If changing the story would give me one more star, then I’m okay with four.
And thank you for the review. Every single one counts.
* * *
If you’ve read And Life Comes Back, please consider giving your review on Amazon, Barnes and Noble, or Goodreads.
(Any number of stars you choose.)
Gail Bones says:
Hi Tricia- We met at the Storyline Conference in San Diego where I bought your book and handed you mine about navigating transition ( Living CrossWise). I bought your book for a friend who is a widow, but decided to read it first. I was dazzled by your writing! Pitch perfect! Sad to say, I don’t want to actually relinquish it to my friend- I did tell her I would loan it to her however. You are a beautiful writer! Thank you.
Robin says:
Tricia,
I, like many, many others have followed your story. My heart broke for you and your family when a friend forwarded your blog To me over 3 years ago, titled “Final Hours”. I have been one of the invisible followers with you on your journey ever since. You are a complete stranger to me and yet I feel I know so much about the amazing, strong, funny, talented, fractured, but not broken woman that you are. You have poured out your heart for all to see with such courage and transparency and I for one have been in awe of your strength and honesty. I so admire the way you have navigated your way through such unimaginable pain, all the while parenting 2 young boys to boot! So, when I read your blog tonight and felt your anguish about your 4 star rating from a critic I thought I might share something with you, to help you “shake” it off.

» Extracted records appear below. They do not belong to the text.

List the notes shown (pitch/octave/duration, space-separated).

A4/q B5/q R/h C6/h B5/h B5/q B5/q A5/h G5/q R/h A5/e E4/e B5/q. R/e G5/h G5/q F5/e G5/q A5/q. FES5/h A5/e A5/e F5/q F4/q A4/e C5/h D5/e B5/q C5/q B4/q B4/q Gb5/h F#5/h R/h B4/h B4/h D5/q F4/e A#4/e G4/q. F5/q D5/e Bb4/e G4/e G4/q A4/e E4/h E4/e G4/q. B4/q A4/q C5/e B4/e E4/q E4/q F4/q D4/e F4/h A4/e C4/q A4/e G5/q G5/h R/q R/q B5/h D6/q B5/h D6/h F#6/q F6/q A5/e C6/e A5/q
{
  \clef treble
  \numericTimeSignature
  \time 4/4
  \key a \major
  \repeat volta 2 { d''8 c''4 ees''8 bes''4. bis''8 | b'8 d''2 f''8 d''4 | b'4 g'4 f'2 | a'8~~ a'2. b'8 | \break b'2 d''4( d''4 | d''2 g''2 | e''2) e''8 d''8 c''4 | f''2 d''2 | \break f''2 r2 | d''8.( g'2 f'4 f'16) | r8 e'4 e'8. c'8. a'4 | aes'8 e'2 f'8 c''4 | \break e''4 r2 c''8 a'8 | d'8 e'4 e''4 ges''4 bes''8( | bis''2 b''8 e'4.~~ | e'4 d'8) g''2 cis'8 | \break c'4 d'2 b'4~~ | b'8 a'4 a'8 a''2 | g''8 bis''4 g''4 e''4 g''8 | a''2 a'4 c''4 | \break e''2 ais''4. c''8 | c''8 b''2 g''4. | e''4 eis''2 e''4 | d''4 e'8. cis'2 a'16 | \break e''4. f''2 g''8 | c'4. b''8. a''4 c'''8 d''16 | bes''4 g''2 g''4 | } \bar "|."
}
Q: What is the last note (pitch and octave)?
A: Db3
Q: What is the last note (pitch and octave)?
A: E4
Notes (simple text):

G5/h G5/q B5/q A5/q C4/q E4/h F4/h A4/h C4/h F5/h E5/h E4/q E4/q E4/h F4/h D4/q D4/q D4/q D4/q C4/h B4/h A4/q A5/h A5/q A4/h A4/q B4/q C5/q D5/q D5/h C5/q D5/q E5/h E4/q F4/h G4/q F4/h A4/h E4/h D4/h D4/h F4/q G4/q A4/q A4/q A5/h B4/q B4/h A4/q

( From a section of Theodore Roosevelt’s “Citizenship in a Republic” speech)
“The Man in the Arena”
It is not the critic who counts; not the man who points out how the strong man stumbles, or where the doer of deeds could have done them better. The credit belongs to the man who is actually in the arena, whose face is marred by dust and sweat and blood; who strives valiantly; who errs, who comes short again and again, because there is no effort without error and shortcoming; but who does actually strive to do the deeds; Who knows great enthusiasms, the great devotions; who spends himself in a worthy cause; who at the best knows in the end the triumph of high achievement, and who at the worst, if he fails at least fails while DARING GREATLY, so that his place will never be with those cold and timid souls who neither know victory nor defeat.
I thought of you when I heard this quote on Super Soul Sunday
(highly recommend: channel 279 ~ OWN network ~ Sunday Mornings)
last week with Brene’ Brown.
YOU are the man in the arena sharing your heart and DARING GREATLY….
(Google Brene Brown, you will love her! Try to find her 2 interviews with Oprah on Super Soul Sunday.
I think you would really enjoy her story re: this Roosevelt quote. She also did a Ted Talk that went viral.)
* By the way, I read your book.
I thought it was Beautiful…
⭐⭐⭐⭐⭐
5 STARS 🙂
Ginni Tuggle says:
Your response to that review deserves 10 stars. Bravo!